** Begin GIVEN ENTRIES **

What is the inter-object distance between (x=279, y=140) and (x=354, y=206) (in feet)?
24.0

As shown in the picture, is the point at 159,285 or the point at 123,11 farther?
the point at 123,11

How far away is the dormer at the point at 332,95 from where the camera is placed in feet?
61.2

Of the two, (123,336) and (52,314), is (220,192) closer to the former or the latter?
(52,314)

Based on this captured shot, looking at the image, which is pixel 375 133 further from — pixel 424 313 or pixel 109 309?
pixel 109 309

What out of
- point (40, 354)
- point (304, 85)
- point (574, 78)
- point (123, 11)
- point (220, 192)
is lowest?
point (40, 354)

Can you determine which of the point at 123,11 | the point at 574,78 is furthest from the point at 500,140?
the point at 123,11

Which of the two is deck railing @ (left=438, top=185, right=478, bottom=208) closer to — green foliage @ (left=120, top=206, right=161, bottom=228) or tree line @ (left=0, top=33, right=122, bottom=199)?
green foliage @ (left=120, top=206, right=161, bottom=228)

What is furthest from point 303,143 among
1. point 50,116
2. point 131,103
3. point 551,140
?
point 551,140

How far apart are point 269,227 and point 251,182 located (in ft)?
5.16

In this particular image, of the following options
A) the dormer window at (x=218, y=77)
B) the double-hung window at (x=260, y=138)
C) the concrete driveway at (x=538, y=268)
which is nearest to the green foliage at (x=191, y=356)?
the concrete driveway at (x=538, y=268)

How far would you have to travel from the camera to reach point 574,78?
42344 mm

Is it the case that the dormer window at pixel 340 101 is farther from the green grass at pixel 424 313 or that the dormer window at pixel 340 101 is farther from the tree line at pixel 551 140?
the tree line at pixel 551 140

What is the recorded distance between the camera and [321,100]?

** End GIVEN ENTRIES **

Copy, word for word, the part of the data that opens with the line containing "How far apart" and closes with the final line of the data.

How far apart are point 269,227 and point 251,182 located (in ft)?
5.16

In this particular image, of the following options
A) the dormer window at (x=218, y=77)
B) the double-hung window at (x=260, y=138)
C) the concrete driveway at (x=538, y=268)
which is nearest to the green foliage at (x=191, y=356)?
the concrete driveway at (x=538, y=268)

How far would you have to travel from the camera to reach point 574,78?
42344 mm

Is it the case that the dormer window at pixel 340 101 is farther from the green grass at pixel 424 313 or that the dormer window at pixel 340 101 is farther from the tree line at pixel 551 140?
the tree line at pixel 551 140

What is the recorded distance between the camera and [321,100]?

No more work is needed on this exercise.